While T-Mobile and its UnCarrier strategy are great for customers like you and me, apparently it’s not the best for business.
Tim Hoetthes, CEO of T-Mobile US’ parent company Deutsche Telekom, said in an interview with Recode the company’s current path is unsustainable and something needs to change.
Currently $4 billion to $5 billion per year is being needed to keep T-Mobile afloat, due to the companies great, no-contract plans for customers. It’s exactly what the wireless industry needs, however it’s lead to five of the last six quarters the company has lost money.
“The question is always the economics in the long term … and earning appropriate money,” Hoettges said. “You have to earn your money back at one point in time.”
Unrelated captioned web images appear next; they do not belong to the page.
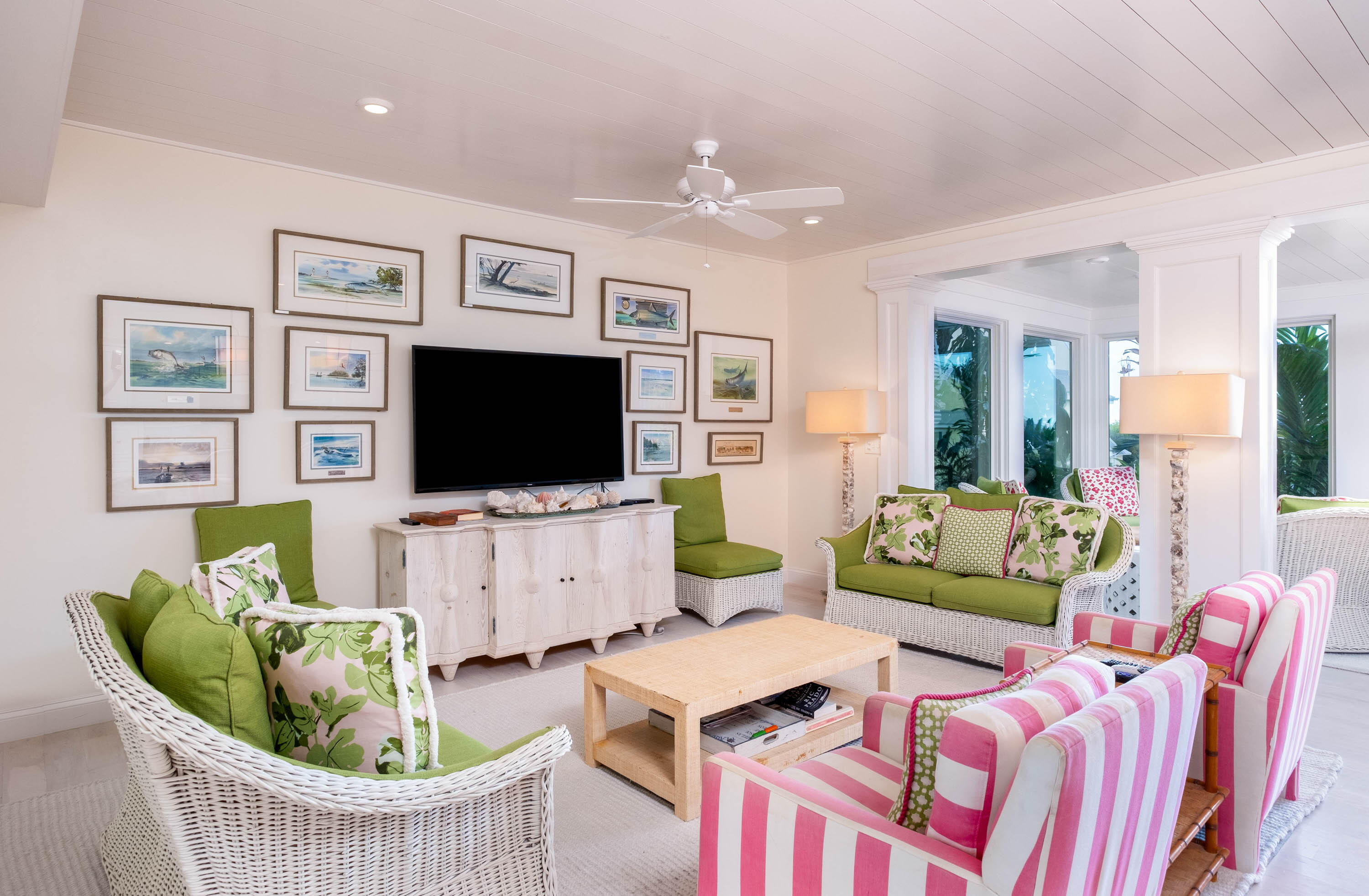 81250 Overseas Highway 5 Property Photo 19
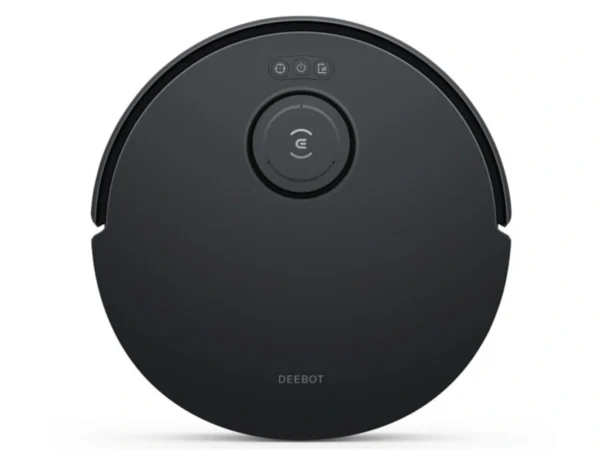 Robot hút bụi lau nhà Ecovacs Deebot T30S Combo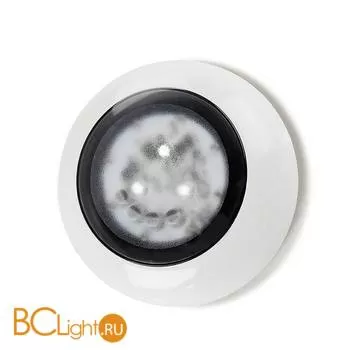 Садово-парковый фонарь Leds-C4 Aqua 55-9697-14-m3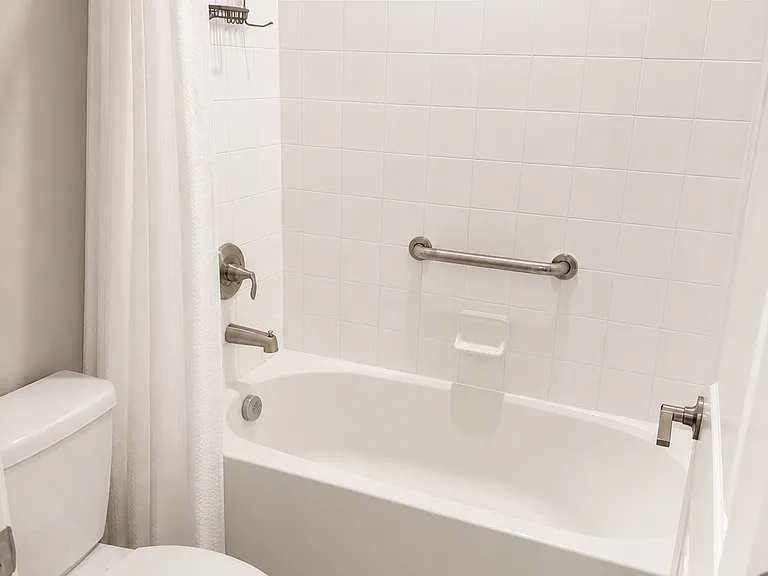 10110 Corso Milano Dr — Photo 29
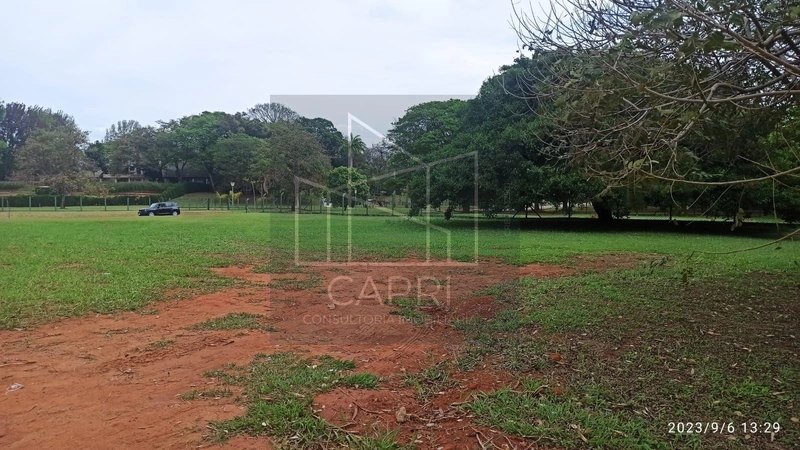 Terreno em Condomínio para Venda em Indaiatuba / SP: 5ª foto da galeria de imagens do imóvel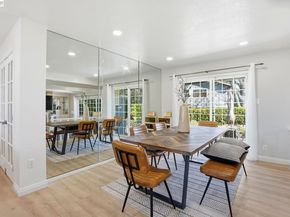 15 Sequoyah View Ct, Oakland CA 94605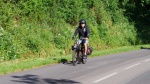 P1099168.jpg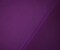 Dark Purple Poly Spandex Solid Stretch Lamour Woven Fabric By the Yard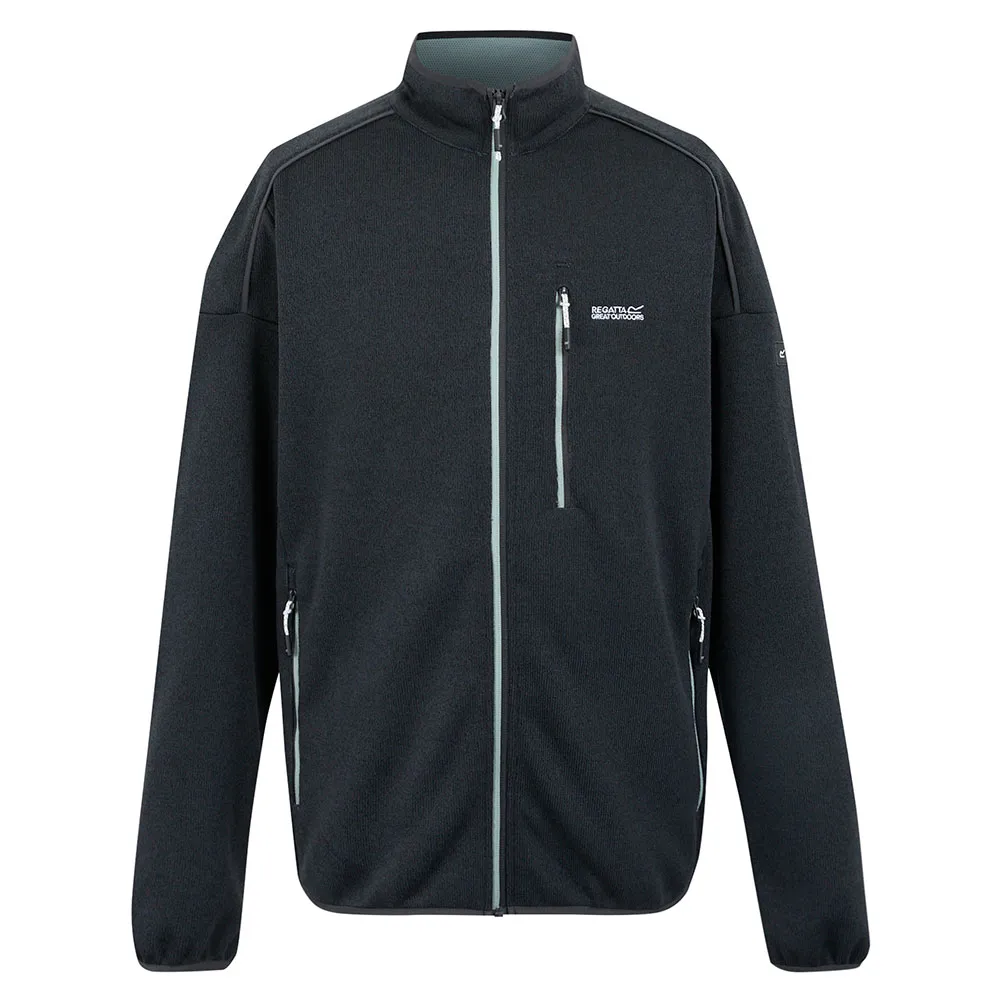 Regatta Kames Fleece Regatta Kames Fleece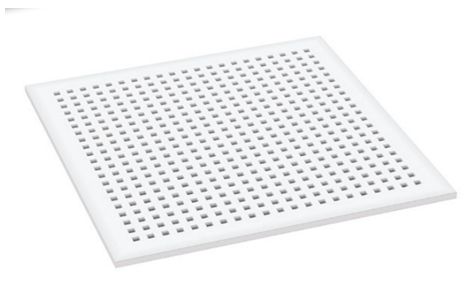 GYPTONE ACTIV AIR REG QUATTRO 50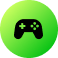 Cross-Platform Gaming Solutions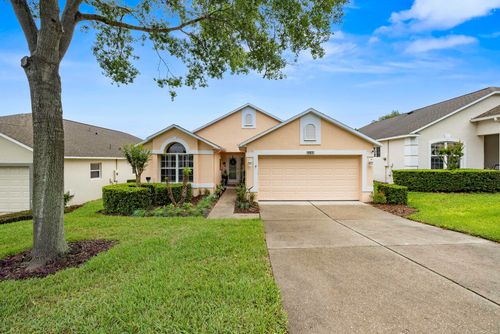 2144 Addison Ave, CLERMONT, FL, 34711-5725 | Card Image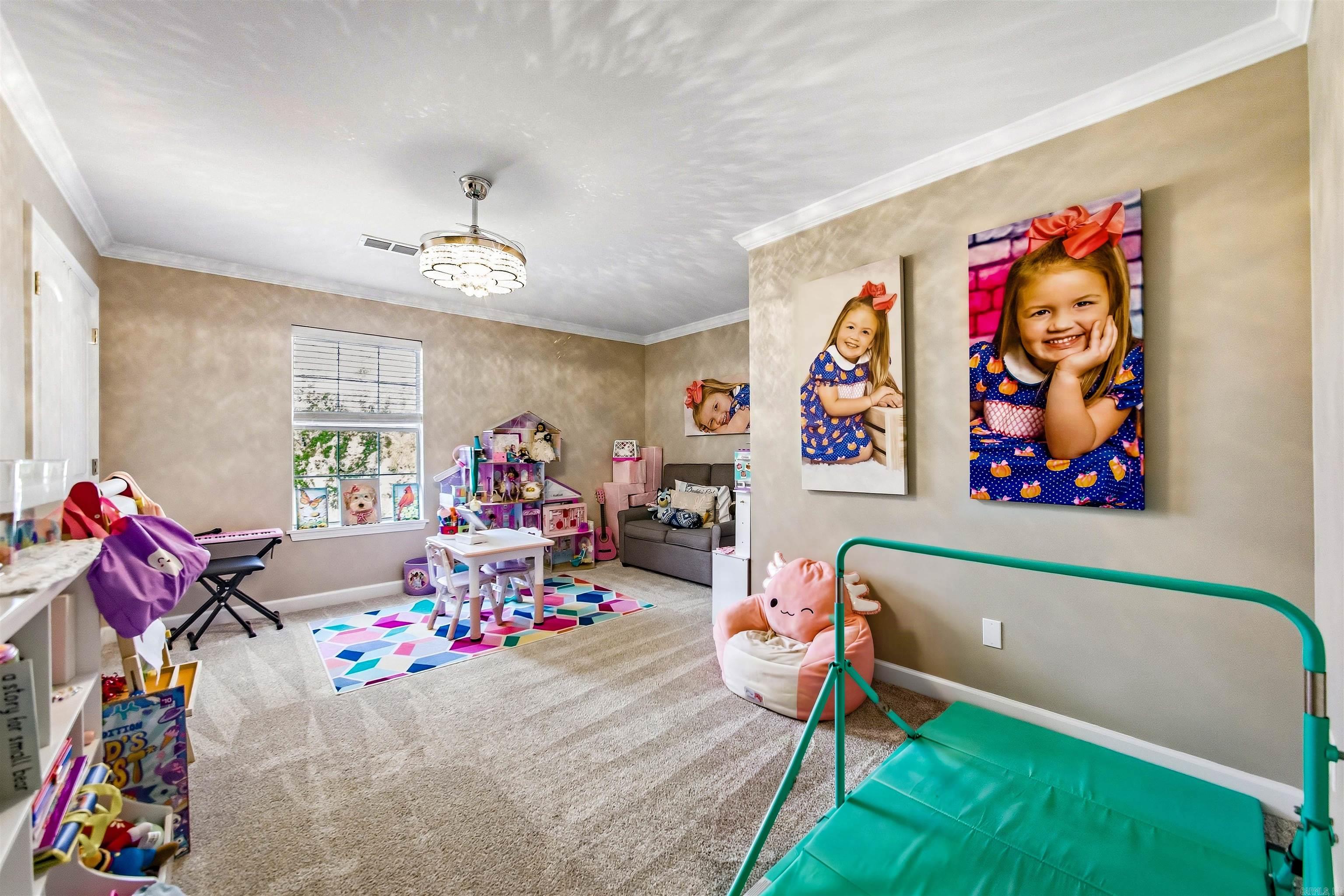 3000 Reservoir Rd. Little Rock, AR 72227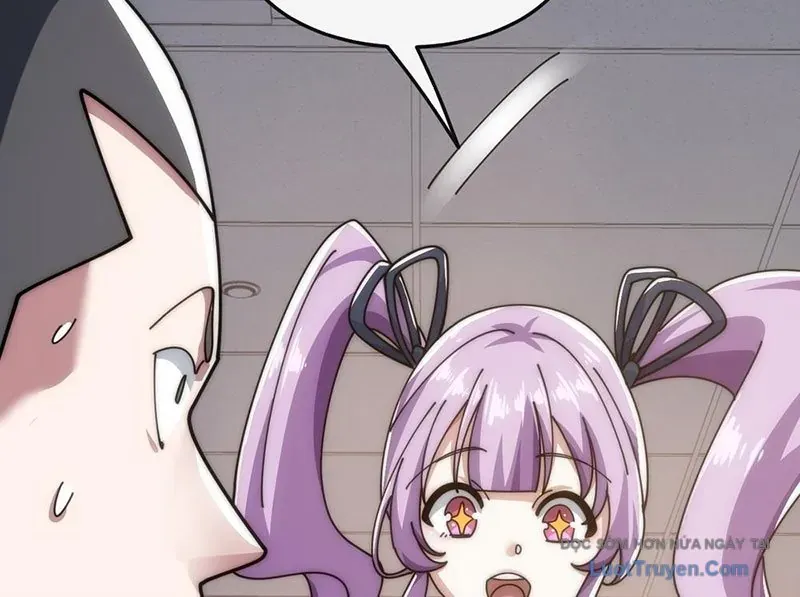 Vô Hạn Tiến Hóa Từ Con Số 0 Chapter 27 - 157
That’s why, Hoettges said, T-Mobile and Sprint would have been the perfect combination to be the ‘super-maverick’ in the US market. However, the US government didn’t think so and wouldn’t allow the third and fourth-largest carriers to merge.
Deutsche Telekom is not bullish on the future of its T-Mobile division in the US unless it can merge with another company to have more of a financial backbone. Deutsche Telekom hasn’t always had the most support for the company, wanting to offload T-Mobile to focus on its German properties.
“We have done what we had to do,”Hoettges explained to Recode. “We had built an infrastructure and this infrastructure had to get utilized and we did that with very aggressive promotions.”
T-Mobile, with CEO John Legere leading the way, has been trying to reshape the wireless industry by ending two-year contracts, and adding plans to allow customers to upgrade phones when they’d like, unlimited data, messages, and voice, and free data roaming in worldwide.
Its strategy has lead to great subscriber growth, just not the earnings numbers T-Mobile’s parent company wants to see.